EVD cases may be asymptomatic or manifest as high fever, diarrhea, myalgia, arthralgia, and conjunctival injection. Fatal cases present with shock and coagulopathy. Late complications in survivors include auditory, arthritic, cardiac, and ocular disease (including vision loss, conjunctivitis, and uveitis) that develop during convalescence.168,236,247,253

Hypertensive uveitis characterized by ocular pain, photophobia, hyperlacrimation, foreign body sensation, red eye, and progressive visual loss develops in as many as 20% of convalescent patients, who may be asymptomatic for up to 2 months. The presence of blurred vision, photophobia, red or itchy eye, or fever during acute EVD was associated with underlying uveitis during convalescence. Vitreous opacities, multiple, peripheral chorioretinal scars with hypopigmented halos, and small intraretinal hemorrhages were seen on posterior segment examination. Uveitis was diagnosed as posterior uveitis and panuveitis in up to 26% and 25% of patients with ocular symptoms, respectively.132,168,236,247,253

Ebola virus is detected by ELISA, reverse transcriptase PCR assay, or viral culture from the serum, semen, conjunctival swab, or aqueous humour samples. Ebola viral load at the time of EVD diagnosis is a key independent predictor of ocular symptoms and uveitis in patients during convalescence.132,168,247,253 Posterior uveitis caused by Ebola virus can be treated with topical, oral, or periocular corticosteroids, mydriatics, and management of intraocular pressure with ocular hypotensive agents.132,236,247,253 The mainstay of management of EVD is supportive (IV fluids, antipyretics, antibiotics, and blood transfusion) with isolation and strict barrier nursing.156 Currently, no antiviral agents have proven efficacy in patients with EVD. The World Health Organization has published a list of potential drugs with demonstrated antiviral efficacy in in vitro or animal models and undergoing clinical trials. This includes direct antiviral agents (favipiravir−a RNA-dependent RNA polymerase inhibitor−and BCX4430), monoclonal antibodies (ZMapp), type I interferons, RNA interference–based drugs (TKM-Ebola and AVI-7537), and anticoagulant drugs (rNAPc2). So far, there is no conclusive evidence of efficacy in clinical trials with the above drugs, and further testing is required.156,266

In a study done by Tiffany and colleagues,236 the visual acuity did not change during the follow-up period in majority of uveitis patients, worsened unilaterally in 4, and improved in 9 of 58 patients. Complications of Ebola posterior uveitis include recurrence of anterior uveitis that may evolve into a sight-threatening panuveitis, ocular hypertension, scleritis, and cataracts.236,247

3. Conclusion

Viruses are an important cause of infectious posterior uveitis. In the clinical setting, it is useful to consider common infectious etiologies and rule out infectious causes. The diagnosis of viral posterior uveitis is primarily based on typical clinical symptoms and signs. Laboratory tests are used to confirm the virus involved and aid in the subsequent management of the disease. Investigations of intraocular fluids such as PCR assays may be useful, especially in cases of atypical clinical presentations. The treatment of viral posterior uveitis is complex and requires careful monitoring to provide the appropriate balance of symptomatic treatment, systemic or ocular antiviral medication, corticosteroids, and management of complications to ensure optimal long-term visual outcomes.

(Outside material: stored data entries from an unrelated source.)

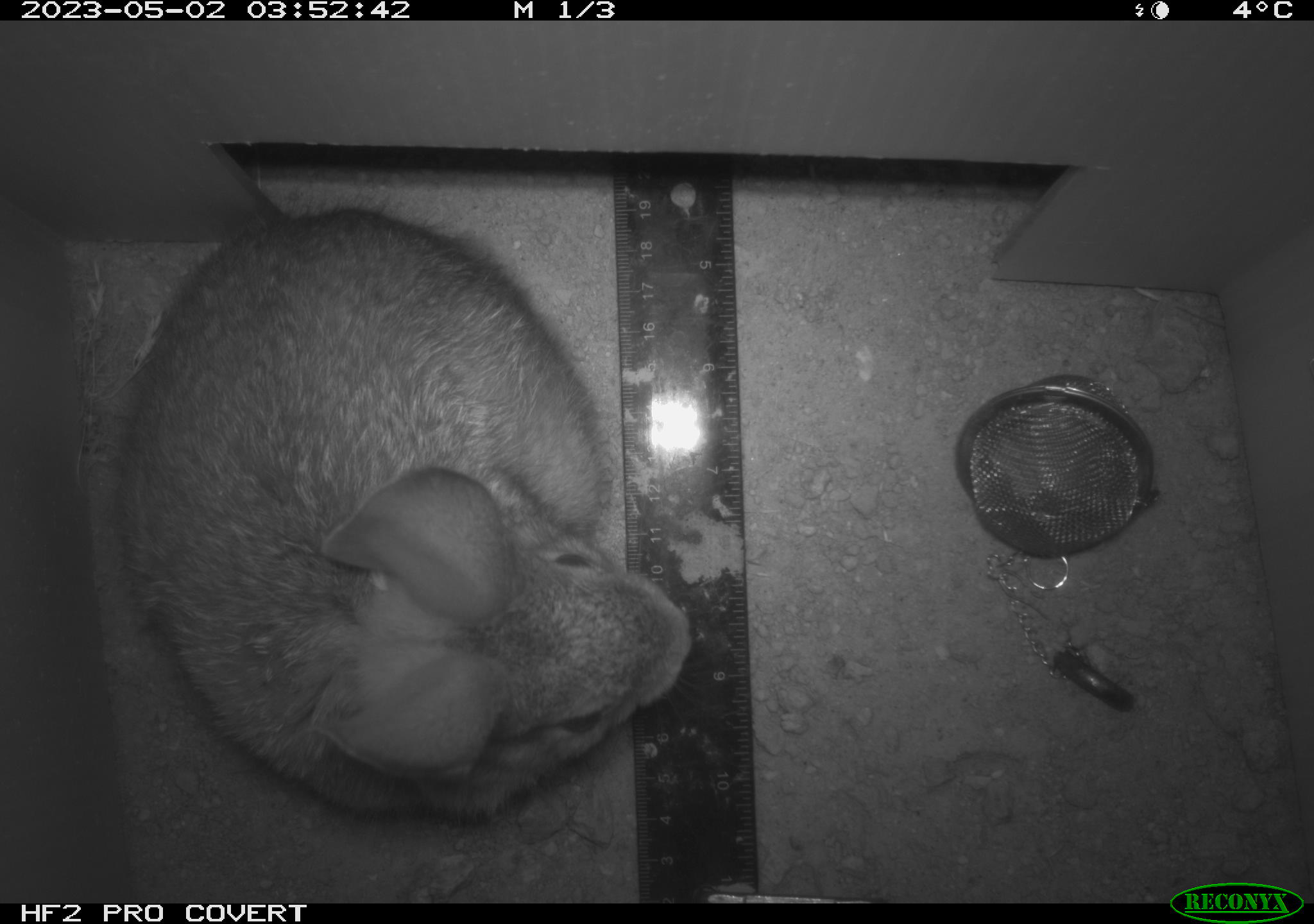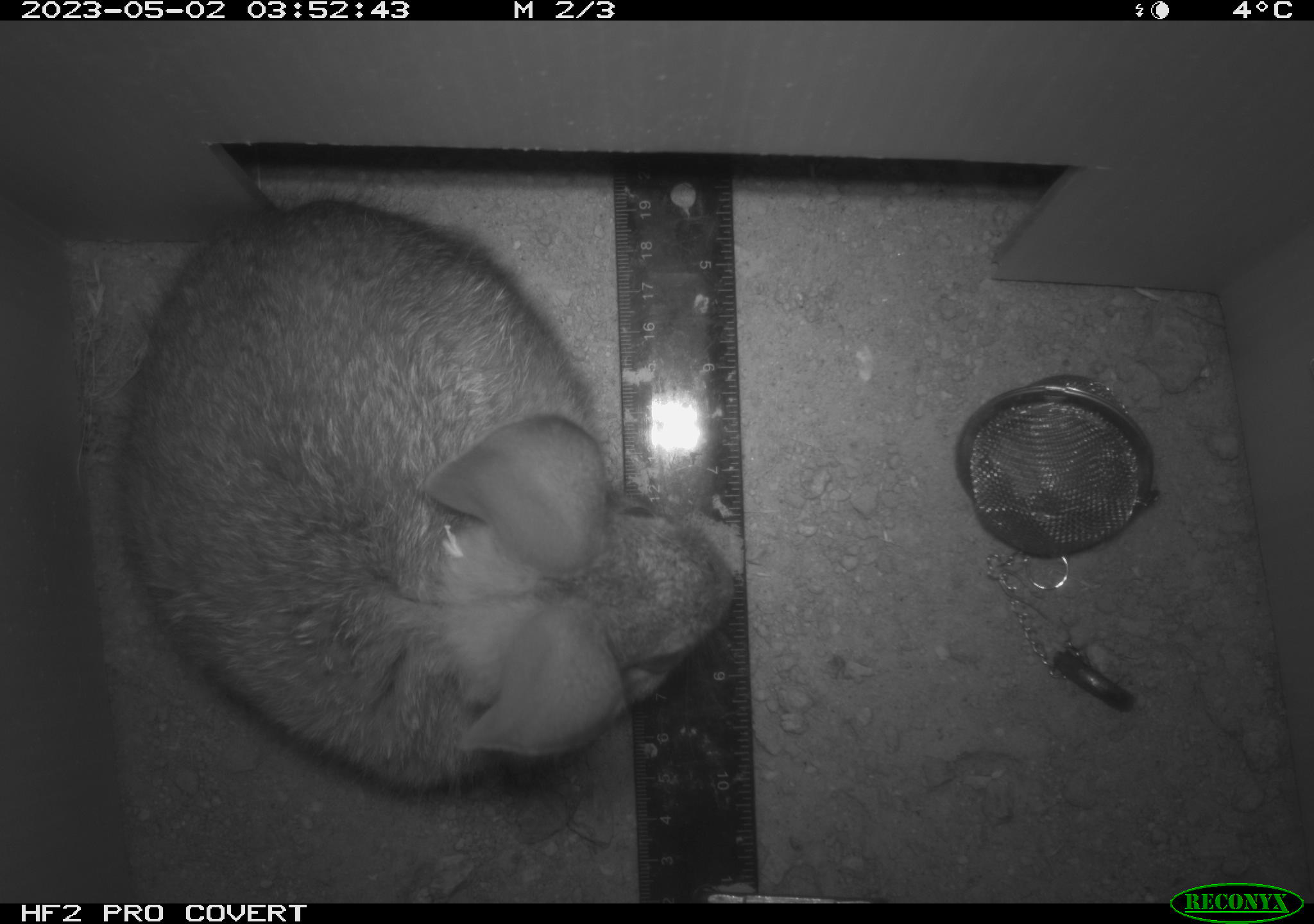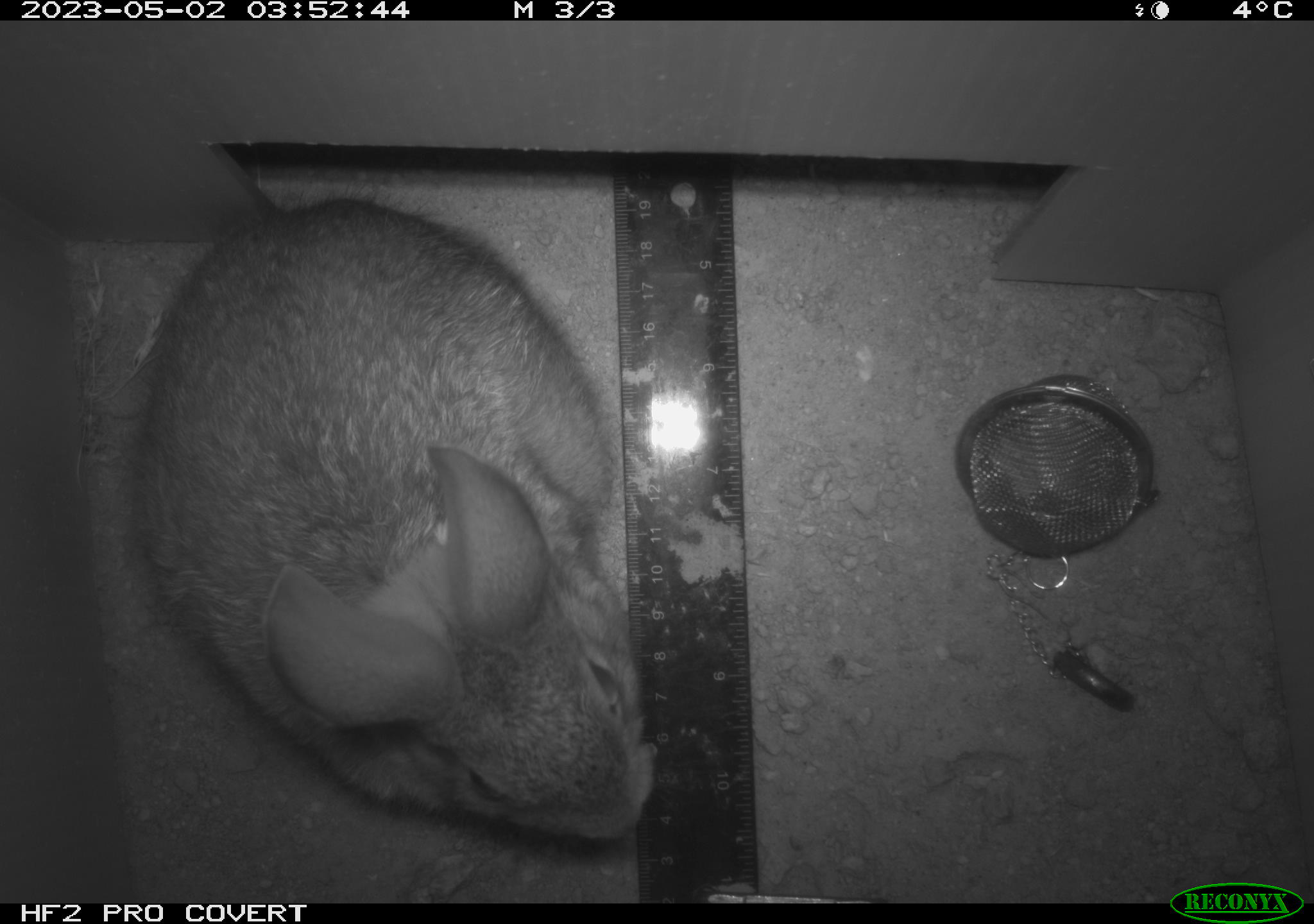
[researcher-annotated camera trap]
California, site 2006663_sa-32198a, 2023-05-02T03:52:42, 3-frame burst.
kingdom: Animalia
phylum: Chordata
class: Mammalia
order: Lagomorpha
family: Leporidae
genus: Sylvilagus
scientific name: Sylvilagus audubonii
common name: desert cottontail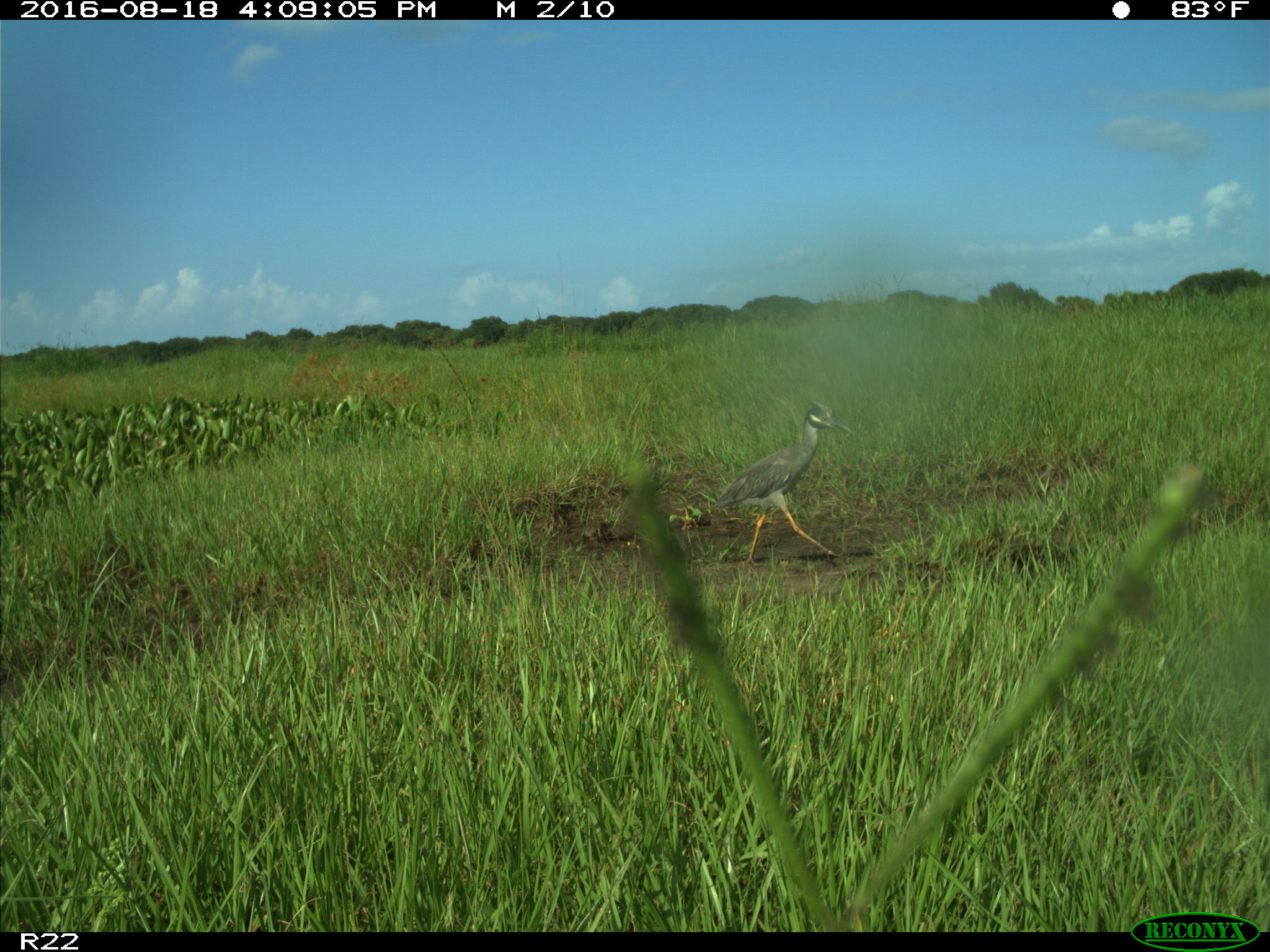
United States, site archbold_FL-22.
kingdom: Animalia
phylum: Chordata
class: Aves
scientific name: Aves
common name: birds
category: unidentified bird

4. Method of literature search

A search of Medline, using PubMed and Google Scholar was performed. Keywords that were included for the search were: “viruses,” “viral posterior uveitis,” “herpetic retinitis,” “acute retinal necrosis,” “progressive outer retinal necrosis,” “CMV retinitis,” “HIV retinitis,” “measles retinopathy,” “rubella retinopathy,” “dengue posterior uveitis,” “chikungunya posterior uveitis,” “Rift Valley retinitis,” “West Nile Virus chorioretinitis,” “Zika posterior uveitis,” “Ebola posterior uveitis,” “polymerase chain reaction.” Articles were selected based on clinical importance. Additional references of key articles were also included. Articles with non-English abstracts were excluded.